=== Record list ===

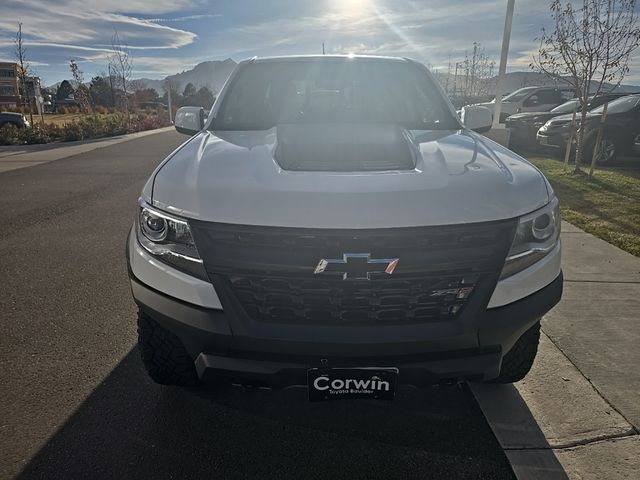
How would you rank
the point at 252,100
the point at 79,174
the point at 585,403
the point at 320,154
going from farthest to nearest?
1. the point at 79,174
2. the point at 252,100
3. the point at 585,403
4. the point at 320,154

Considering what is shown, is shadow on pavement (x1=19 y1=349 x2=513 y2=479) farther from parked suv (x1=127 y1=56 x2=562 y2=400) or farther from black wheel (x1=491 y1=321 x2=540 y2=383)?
parked suv (x1=127 y1=56 x2=562 y2=400)

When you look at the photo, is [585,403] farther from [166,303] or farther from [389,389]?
[166,303]

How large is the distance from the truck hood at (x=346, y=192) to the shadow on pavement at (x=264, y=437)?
1.07 meters

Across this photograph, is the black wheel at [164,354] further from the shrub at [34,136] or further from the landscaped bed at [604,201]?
the shrub at [34,136]

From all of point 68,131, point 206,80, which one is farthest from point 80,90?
point 206,80

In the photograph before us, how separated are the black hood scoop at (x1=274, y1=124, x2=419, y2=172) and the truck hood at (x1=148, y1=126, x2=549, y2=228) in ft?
0.23

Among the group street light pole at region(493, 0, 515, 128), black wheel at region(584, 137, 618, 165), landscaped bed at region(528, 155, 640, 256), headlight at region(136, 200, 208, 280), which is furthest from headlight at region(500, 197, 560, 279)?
street light pole at region(493, 0, 515, 128)

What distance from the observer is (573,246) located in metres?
5.04

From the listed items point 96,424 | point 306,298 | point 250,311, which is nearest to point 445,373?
point 306,298

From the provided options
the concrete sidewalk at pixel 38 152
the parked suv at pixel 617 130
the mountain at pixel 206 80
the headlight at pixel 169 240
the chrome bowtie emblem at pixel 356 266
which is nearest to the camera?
the chrome bowtie emblem at pixel 356 266

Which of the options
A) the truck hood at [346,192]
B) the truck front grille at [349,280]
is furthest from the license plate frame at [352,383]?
the truck hood at [346,192]

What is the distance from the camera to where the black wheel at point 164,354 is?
223 centimetres

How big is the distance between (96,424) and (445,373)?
166cm

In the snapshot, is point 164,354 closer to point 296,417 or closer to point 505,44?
point 296,417
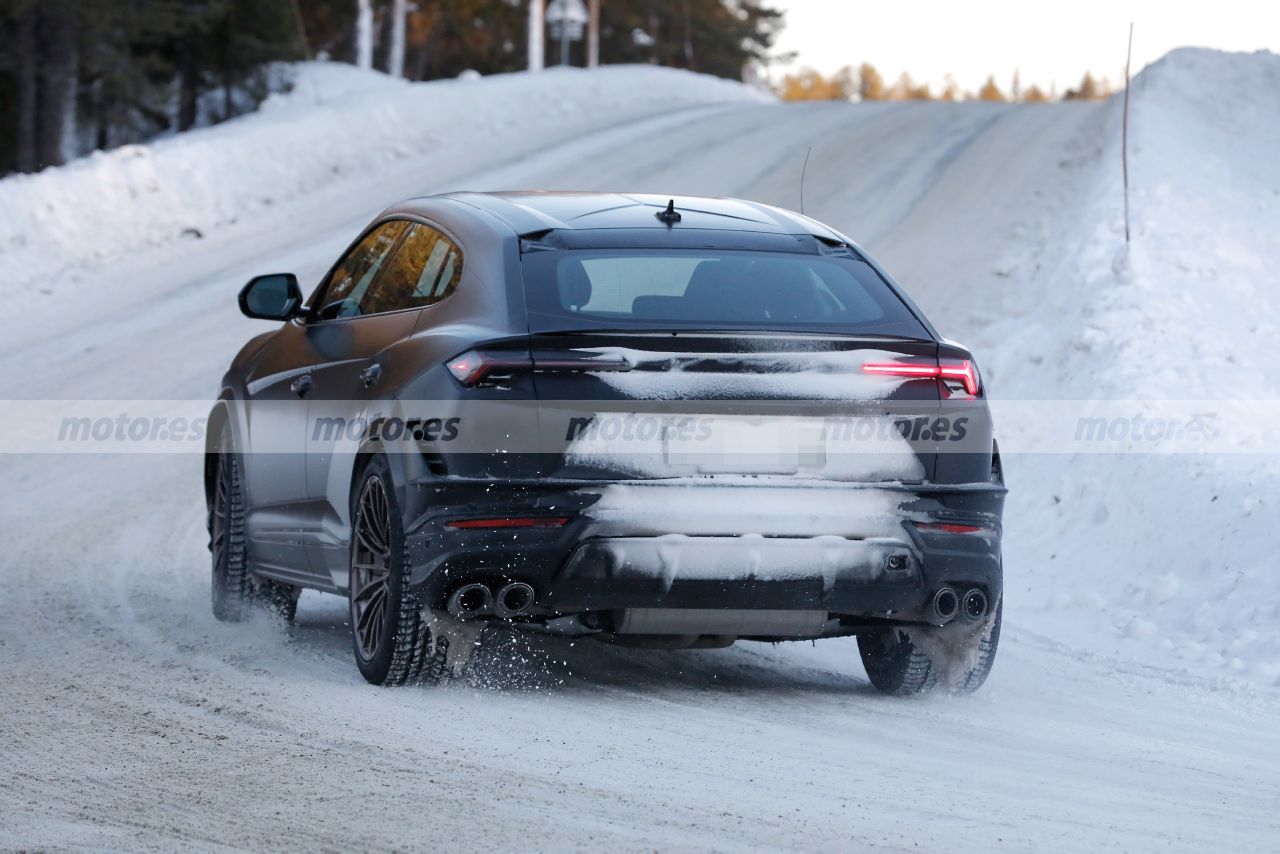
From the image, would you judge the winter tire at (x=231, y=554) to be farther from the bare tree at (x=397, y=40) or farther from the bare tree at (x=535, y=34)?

===

Convert the lines above into a JSON list of strings, one string per line, leaving out blank lines and the picture lines.

Correct result:
[
  "How would you rank",
  "the point at 252,100",
  "the point at 79,174",
  "the point at 585,403",
  "the point at 320,154",
  "going from farthest to nearest?",
  "1. the point at 79,174",
  "2. the point at 252,100",
  "3. the point at 585,403",
  "4. the point at 320,154",
  "Considering what is shown, is shadow on pavement (x1=19 y1=349 x2=513 y2=479) farther from parked suv (x1=127 y1=56 x2=562 y2=400) or farther from black wheel (x1=491 y1=321 x2=540 y2=383)?",
  "parked suv (x1=127 y1=56 x2=562 y2=400)",
  "When you look at the photo, is [585,403] farther from [166,303] or farther from [389,389]?",
  "[166,303]",
  "How large is the distance from the truck hood at (x=346, y=192) to the shadow on pavement at (x=264, y=437)?",
  "1.07 meters",
  "Across this photograph, is the black wheel at [164,354] further from the shrub at [34,136] or further from the landscaped bed at [604,201]?",
  "the shrub at [34,136]",
  "From all of point 68,131, point 206,80, which one is farthest from point 80,90?",
  "point 206,80",
  "In the photograph before us, how separated are the black hood scoop at (x1=274, y1=124, x2=419, y2=172) and the truck hood at (x1=148, y1=126, x2=549, y2=228) in ft?",
  "0.23",
  "Among the group street light pole at region(493, 0, 515, 128), black wheel at region(584, 137, 618, 165), landscaped bed at region(528, 155, 640, 256), headlight at region(136, 200, 208, 280), which is furthest from headlight at region(500, 197, 560, 279)?",
  "street light pole at region(493, 0, 515, 128)",
  "What distance from the observer is (573,246) located in metres?",
  "5.04",
  "From the listed items point 96,424 | point 306,298 | point 250,311, which is nearest to point 445,373?",
  "point 306,298",
  "From the provided options",
  "the concrete sidewalk at pixel 38 152",
  "the parked suv at pixel 617 130",
  "the mountain at pixel 206 80",
  "the headlight at pixel 169 240",
  "the chrome bowtie emblem at pixel 356 266",
  "which is nearest to the camera?",
  "the chrome bowtie emblem at pixel 356 266",
  "Which of the options",
  "A) the truck hood at [346,192]",
  "B) the truck front grille at [349,280]",
  "is furthest from the license plate frame at [352,383]?",
  "the truck hood at [346,192]",
  "What is the distance from the camera to where the black wheel at point 164,354 is?",
  "223 centimetres",
  "How big is the distance between (96,424) and (445,373)?",
  "166cm",
  "In the snapshot, is point 164,354 closer to point 296,417 or closer to point 505,44?",
  "point 296,417",
  "From the image, would you judge the winter tire at (x=231, y=554) to be farther from the bare tree at (x=397, y=40) or farther from the bare tree at (x=535, y=34)?"
]